When Do Kitten’s Eyes Change Color?

During a kitten’s developmental period, a baby kitten is trying to learn to see things although its eyes will not immediately fully mature—with an assumed lifelong adult coloration--  till the baby kitten is nearly from three to six months of age. For kittens, the sense of vision comes first then followed by the sense of color. After a kitten’s eyes open for the first several weeks, they seem to be blue in color. This hue is due to the refracted light off of the baby kitten’s cornea, the outer transparent covering of the eyeball and the comparative thickness of its 4 layers. While the eyes of the cat mature, our perception about it are continually influenced and affected by this refracted blue-green or blue outer covering.
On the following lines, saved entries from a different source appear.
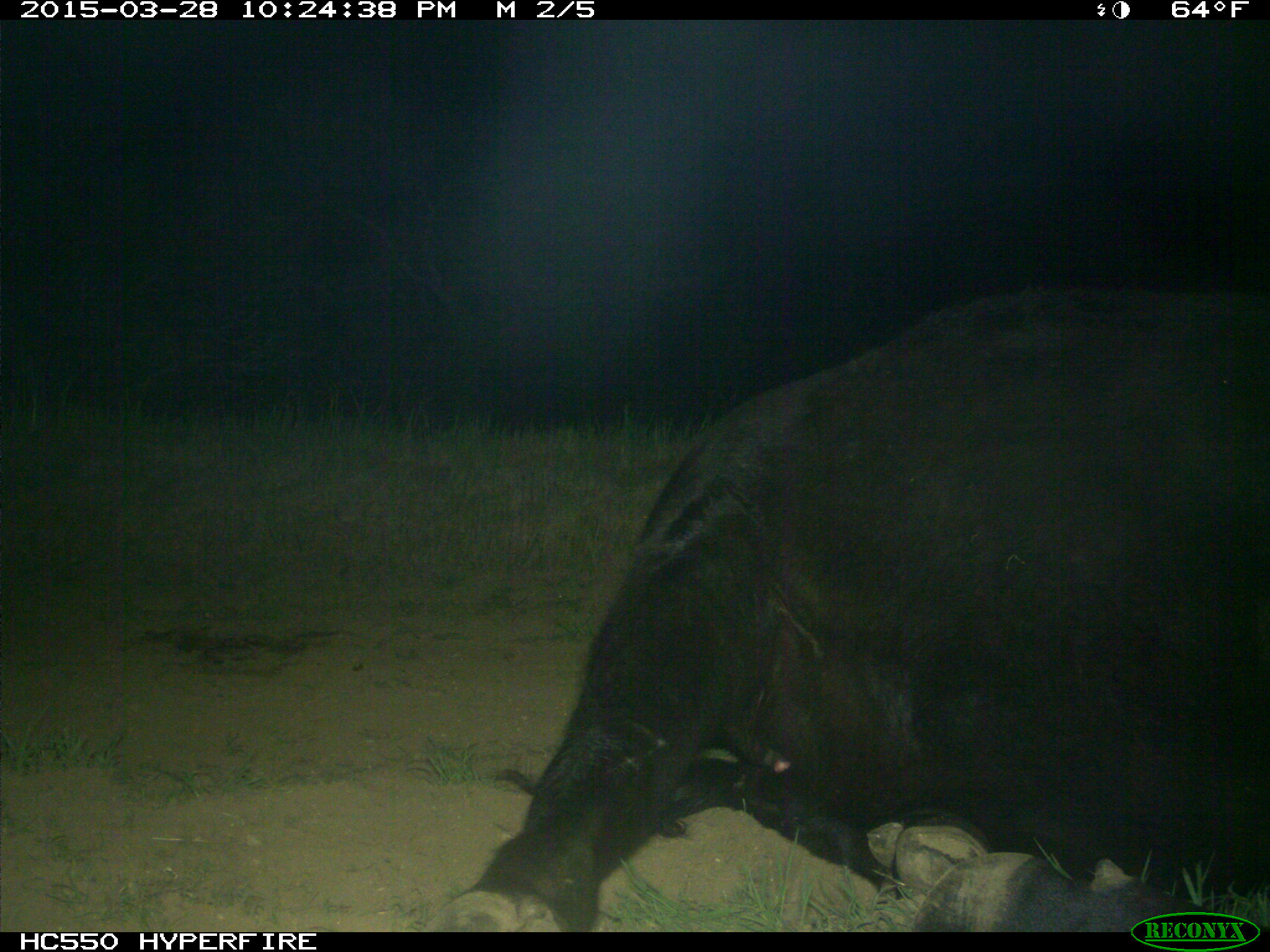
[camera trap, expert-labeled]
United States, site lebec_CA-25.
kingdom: Animalia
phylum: Chordata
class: Mammalia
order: Artiodactyla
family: Bovidae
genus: Bos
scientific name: Bos taurus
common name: domestic cow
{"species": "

 By week six or seven, the eye color of a kitten may start to alter. The colored part of the eye, which is known as iris, contains melanocytes. The moment the eye is mature enough, these melanocytes will start producing melanin, which is a pigment that provides a mature adult coloration of its eye. The ultimate color and its intensity or depth can be deciphered by knowing how many melanocytes are there and how much melanin they produce. On a spectrum, which shows the green ones on the bottom and brown at the other part—the light green indicates that the iris of the cat has yielded the least amount of melanin. And on the other hand, the color brown yielded the most amount of it.